Commercial mediation helps by being flexible, solution-oriented, and confidential.
Mediation is an interest-based conflict resolution process in which a neutral, independent third party (mediator) helps the parties to develop autonomous solutions that resolve the conflict. A strength of mediation is that it aims at further communication between the parties and re-establishes and/or further promotes the already existing relationship with understanding and trust. This feature leads, on the one hand, to the parties being able to creatively share and discuss options and approaches to solving their specific challenge. On the other hand, and further strengthened by the stringent legal and contractual confidentiality of mediation, it also results in the parties being able to freely exchange information in the mediation without fear that information shared or developed as part of the mediation could be used adversely in subsequent arbitration or court proceedings. Confidentiality also covers the existence of mediation, which can protect parties from damage to their reputation.
The mediation process itself is very flexible and can be adapted by the parties, often in collaboration with the mediator, to resolve the challenges they face. Longer-term, multi-stage processes are particularly feasible here, which maintain communication between the parties and allow them to adapt to new developments immediately, efficiently, and sustainably. The use of mediation within the framework of a dispute resolution committee or “dispute board”, which is known for large construction projects, would also be more than suitable here as an accompaniment to the transaction.
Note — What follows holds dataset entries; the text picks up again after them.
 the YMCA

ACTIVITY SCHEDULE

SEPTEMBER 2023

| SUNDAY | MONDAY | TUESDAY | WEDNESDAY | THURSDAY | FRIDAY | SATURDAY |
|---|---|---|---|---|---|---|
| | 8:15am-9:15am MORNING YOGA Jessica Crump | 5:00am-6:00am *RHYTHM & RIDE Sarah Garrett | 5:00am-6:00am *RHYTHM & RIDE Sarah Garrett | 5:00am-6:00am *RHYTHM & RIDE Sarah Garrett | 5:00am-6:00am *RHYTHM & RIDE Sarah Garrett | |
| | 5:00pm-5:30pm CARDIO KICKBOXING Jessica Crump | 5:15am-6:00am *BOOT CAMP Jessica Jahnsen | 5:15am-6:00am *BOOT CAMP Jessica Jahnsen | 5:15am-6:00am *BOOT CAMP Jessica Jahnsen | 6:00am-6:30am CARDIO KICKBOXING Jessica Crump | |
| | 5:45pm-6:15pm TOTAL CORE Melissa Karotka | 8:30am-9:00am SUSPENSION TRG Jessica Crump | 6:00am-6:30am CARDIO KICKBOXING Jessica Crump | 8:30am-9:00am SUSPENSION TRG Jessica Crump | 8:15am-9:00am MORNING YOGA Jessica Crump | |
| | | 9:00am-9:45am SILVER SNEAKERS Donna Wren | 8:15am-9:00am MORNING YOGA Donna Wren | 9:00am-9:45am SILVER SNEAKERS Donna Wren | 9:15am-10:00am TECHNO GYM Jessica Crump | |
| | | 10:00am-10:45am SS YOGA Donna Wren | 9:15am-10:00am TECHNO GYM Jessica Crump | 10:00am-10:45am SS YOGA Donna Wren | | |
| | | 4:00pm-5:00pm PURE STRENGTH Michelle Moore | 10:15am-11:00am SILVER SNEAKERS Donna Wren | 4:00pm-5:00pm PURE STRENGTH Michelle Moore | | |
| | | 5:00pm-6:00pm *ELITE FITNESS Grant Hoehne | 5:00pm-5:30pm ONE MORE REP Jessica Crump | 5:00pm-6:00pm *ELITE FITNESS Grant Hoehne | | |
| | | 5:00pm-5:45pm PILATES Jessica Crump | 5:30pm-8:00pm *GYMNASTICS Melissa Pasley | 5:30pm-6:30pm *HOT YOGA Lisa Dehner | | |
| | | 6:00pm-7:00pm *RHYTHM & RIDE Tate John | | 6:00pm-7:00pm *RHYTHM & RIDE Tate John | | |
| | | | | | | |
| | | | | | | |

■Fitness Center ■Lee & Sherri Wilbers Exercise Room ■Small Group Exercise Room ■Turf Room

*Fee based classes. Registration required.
Commercial mediation to save valuable trade and investment relations
In the current sensitive situation, which can lead to serious and complex difficulties for companies and their energy suppliers, good, structured, and facilitated communication that allows for pro-active management of the situation is essential. Commercial mediation, as part of a best practice, appropriate and comprehensive Enterprise Risk Management (ERM), is clearly a priority. Parties should prioritise this conflict resolution process, not only for cost reasons but above all to save their valuable commercial relationships. Commercial mediation helps in times of crisis.